One sets one's Java code (remember: "enterprise") to stream log output to splunk, and splunk handles receiving, storage, alert generation from programmed patterns matching, and archived log data search.

> It wouldn’t be too surprising to have a bunch of heuristics that try to extract meaning from unlabeled strings.

That is a very accurate description of just what it does.

np_tedious · on Sept 13, 2020

Left a few years buffer!

scrollaway · on Sept 13, 2020

How the hell do regexes like these find their way into production …

mannykannot · on Sept 13, 2020

There's an example of the sort of chronic (pun intended) patch-driven-development, YAGNI(Y) thinking that leads to this sort of thing, in the last paragraph:

"For instances that can't/won't get updated in time, this Splunk app can be deployed as a workaround. The app executes bash/Powershell at Splunk startup to check for the above regex and add a '6' if needed. It may not be the best fix, but it does kick-the-can on the problem for another 3 years, at least until epoch time reaches 1.7e10."

Someone, somewhere is saying "but it passed all the unit tests..."

a1369209993 · on Sept 13, 2020

> at least until epoch time reaches 1.7e10.
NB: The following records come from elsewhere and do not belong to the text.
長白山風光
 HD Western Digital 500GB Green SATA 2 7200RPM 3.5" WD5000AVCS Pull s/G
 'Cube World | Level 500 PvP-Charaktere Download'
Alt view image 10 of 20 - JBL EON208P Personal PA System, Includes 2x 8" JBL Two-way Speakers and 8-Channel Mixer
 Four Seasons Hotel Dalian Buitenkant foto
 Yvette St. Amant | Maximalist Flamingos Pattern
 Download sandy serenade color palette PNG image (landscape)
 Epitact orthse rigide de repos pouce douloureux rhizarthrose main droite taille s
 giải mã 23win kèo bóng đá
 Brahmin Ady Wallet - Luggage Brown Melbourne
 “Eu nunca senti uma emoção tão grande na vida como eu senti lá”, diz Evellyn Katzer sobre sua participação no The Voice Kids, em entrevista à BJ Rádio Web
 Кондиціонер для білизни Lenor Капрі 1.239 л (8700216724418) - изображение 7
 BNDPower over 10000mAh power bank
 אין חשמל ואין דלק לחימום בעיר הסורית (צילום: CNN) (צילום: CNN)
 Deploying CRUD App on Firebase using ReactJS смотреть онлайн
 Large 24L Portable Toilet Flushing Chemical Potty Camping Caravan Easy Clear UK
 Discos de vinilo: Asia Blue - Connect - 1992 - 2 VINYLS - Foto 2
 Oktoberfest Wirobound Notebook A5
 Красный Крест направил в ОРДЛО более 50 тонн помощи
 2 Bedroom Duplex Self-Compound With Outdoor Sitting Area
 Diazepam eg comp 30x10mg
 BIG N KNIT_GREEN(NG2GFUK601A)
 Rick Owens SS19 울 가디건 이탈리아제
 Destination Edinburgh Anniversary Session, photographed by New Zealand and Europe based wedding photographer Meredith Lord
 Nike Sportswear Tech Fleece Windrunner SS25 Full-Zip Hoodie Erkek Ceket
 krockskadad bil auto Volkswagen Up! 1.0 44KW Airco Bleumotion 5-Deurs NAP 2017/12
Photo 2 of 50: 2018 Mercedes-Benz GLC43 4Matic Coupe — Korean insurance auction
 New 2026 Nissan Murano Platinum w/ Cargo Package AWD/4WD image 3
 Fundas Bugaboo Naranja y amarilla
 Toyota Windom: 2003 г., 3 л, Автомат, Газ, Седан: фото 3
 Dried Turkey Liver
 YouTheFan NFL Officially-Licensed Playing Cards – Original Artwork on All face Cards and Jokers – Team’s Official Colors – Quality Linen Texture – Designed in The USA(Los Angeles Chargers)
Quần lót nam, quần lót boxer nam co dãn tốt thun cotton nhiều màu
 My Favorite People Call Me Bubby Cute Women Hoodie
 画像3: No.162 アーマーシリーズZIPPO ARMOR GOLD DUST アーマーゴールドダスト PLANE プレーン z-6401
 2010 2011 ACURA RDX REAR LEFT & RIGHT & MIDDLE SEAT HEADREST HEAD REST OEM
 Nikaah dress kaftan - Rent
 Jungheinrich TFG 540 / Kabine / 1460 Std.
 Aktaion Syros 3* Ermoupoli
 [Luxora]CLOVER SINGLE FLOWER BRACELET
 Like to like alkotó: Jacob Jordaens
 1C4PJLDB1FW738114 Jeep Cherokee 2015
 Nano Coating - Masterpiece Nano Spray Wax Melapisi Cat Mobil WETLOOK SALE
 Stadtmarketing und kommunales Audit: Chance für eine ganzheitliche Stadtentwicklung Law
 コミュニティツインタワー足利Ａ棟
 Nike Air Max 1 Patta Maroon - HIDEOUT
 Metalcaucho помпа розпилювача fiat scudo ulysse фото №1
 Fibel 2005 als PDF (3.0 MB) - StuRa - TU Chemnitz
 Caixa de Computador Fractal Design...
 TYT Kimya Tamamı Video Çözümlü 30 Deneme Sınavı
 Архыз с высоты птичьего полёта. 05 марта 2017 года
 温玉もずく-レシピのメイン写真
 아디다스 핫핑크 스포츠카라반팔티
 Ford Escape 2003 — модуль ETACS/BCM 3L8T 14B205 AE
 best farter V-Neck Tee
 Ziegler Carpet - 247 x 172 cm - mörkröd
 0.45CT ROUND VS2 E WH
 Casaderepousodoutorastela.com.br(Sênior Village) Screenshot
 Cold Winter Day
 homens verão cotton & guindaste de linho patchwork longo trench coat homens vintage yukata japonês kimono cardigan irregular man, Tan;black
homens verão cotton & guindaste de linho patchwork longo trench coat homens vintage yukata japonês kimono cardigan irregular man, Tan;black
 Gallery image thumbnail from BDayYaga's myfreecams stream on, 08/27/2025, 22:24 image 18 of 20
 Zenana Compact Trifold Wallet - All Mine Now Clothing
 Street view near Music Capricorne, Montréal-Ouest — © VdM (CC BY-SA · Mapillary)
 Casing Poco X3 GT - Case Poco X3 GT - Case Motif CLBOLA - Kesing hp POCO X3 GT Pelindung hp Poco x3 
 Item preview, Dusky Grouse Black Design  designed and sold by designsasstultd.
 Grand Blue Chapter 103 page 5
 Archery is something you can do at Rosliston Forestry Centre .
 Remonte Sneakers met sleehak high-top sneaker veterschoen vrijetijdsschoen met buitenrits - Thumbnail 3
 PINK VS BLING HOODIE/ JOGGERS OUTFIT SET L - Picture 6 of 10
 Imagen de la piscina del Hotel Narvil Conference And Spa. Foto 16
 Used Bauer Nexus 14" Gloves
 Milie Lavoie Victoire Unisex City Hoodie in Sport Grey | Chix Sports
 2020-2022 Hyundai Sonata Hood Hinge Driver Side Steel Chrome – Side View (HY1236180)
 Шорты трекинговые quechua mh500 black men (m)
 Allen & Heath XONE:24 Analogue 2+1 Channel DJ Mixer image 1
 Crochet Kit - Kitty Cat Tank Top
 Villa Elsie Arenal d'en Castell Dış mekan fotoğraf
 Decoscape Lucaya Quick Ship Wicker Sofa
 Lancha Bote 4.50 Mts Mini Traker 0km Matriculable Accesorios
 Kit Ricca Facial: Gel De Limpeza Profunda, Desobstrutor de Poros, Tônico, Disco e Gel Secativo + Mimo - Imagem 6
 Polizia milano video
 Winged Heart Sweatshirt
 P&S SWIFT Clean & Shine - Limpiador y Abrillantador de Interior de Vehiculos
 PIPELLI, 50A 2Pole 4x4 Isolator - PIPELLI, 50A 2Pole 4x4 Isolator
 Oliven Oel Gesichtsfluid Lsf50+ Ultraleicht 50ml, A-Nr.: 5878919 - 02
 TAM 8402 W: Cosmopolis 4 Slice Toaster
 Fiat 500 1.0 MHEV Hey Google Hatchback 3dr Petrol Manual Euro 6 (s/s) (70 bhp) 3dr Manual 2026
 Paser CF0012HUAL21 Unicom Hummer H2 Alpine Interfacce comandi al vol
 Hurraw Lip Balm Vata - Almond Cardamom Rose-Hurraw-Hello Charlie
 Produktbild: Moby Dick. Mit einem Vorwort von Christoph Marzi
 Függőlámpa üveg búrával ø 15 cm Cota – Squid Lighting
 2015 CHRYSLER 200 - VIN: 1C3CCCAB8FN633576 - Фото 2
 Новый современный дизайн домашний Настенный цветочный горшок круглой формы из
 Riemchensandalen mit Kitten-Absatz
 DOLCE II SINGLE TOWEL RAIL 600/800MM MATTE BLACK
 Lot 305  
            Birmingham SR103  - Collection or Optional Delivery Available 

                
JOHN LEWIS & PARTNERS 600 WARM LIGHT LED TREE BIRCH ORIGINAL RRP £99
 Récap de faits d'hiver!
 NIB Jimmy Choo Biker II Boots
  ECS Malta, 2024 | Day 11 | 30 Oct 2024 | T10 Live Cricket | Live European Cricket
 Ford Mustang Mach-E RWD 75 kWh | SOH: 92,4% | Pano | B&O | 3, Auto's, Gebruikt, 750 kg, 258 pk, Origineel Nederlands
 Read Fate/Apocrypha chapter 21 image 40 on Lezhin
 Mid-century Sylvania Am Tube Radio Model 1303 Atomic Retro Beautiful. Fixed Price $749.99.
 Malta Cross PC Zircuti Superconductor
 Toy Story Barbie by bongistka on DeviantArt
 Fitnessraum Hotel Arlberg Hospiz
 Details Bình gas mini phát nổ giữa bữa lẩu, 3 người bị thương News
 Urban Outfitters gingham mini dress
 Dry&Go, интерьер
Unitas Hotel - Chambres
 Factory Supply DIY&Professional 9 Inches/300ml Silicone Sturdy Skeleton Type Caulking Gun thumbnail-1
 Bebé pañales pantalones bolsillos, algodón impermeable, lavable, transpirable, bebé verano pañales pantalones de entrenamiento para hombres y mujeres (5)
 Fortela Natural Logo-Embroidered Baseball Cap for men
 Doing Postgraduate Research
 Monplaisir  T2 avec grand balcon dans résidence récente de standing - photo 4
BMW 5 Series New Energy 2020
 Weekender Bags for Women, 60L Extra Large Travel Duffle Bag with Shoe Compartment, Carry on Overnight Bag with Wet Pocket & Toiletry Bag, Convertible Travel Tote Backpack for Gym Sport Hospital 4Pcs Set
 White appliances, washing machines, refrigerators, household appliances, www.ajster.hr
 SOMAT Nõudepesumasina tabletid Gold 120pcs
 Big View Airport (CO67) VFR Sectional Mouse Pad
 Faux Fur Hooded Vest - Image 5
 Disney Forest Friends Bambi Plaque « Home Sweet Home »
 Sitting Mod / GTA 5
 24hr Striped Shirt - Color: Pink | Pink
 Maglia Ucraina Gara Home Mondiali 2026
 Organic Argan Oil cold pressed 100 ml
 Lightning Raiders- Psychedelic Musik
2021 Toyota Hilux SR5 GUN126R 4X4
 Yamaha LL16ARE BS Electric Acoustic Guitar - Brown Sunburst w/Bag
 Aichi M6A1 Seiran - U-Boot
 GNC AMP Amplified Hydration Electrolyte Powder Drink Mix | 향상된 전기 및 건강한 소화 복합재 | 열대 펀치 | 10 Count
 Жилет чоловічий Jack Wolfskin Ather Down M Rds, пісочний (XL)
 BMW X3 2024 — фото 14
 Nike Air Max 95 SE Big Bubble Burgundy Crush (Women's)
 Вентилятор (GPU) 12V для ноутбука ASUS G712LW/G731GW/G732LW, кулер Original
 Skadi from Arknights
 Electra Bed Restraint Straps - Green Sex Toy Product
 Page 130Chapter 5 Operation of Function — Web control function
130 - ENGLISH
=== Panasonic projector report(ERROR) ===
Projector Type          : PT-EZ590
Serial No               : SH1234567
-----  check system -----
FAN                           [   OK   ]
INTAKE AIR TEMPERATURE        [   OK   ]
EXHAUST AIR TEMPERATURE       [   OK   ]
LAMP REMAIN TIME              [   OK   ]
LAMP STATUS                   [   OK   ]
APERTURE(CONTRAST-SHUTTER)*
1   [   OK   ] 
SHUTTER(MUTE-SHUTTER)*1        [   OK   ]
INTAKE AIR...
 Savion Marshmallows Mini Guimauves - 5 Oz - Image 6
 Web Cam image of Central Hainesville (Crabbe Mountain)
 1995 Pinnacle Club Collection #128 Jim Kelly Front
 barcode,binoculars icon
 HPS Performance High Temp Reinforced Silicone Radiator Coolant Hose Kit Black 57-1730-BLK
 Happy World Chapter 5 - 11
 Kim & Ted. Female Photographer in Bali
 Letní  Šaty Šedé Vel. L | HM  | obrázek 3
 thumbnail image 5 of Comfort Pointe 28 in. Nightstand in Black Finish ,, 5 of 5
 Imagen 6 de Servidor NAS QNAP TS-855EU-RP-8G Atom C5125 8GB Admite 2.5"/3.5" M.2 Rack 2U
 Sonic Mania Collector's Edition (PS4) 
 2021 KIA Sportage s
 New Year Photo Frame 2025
And to add insult to injury: that should actually be 1.7e9; 1.7e10 would be 17000M epoch seconds, not 1700M.

jcims · on Sept 13, 2020

Spunk also has field extractors where they automatically generate regexes from sample data that look a little bit like this.

foota · on Sept 13, 2020

Am I the only one that thinks this isn't completely unreasonable? Is it a hack? Definitely, but I don't see a much better way without more context of determining whether some number is likely to be a timestamp. Should it base it on a range of numbers determined at startup? Probably, but it's not fundamentally much different.

crehn · on Sept 13, 2020

A much saner heuristic could use a reasonable range (for some value of reasonable) around the current timestamp to check whether it's also one. The assumption being that logs will be streamed, hence any timestamp will likely refer to something that happened in the recent past.

0xbadcafebee · on Sept 13, 2020

Knowing Splunk, I'm surprised it was a regex and not a bunch of strchr()s

JdeBP · on Sept 13, 2020

See also https://news.ycombinator.com/item?id=24453575 .

fishywang · on Sept 13, 2020

first thought after seeing this: holy shit how did that pass code review?

on second thought, that's probably intentional to force their customers to upgrade at least once every 3 years.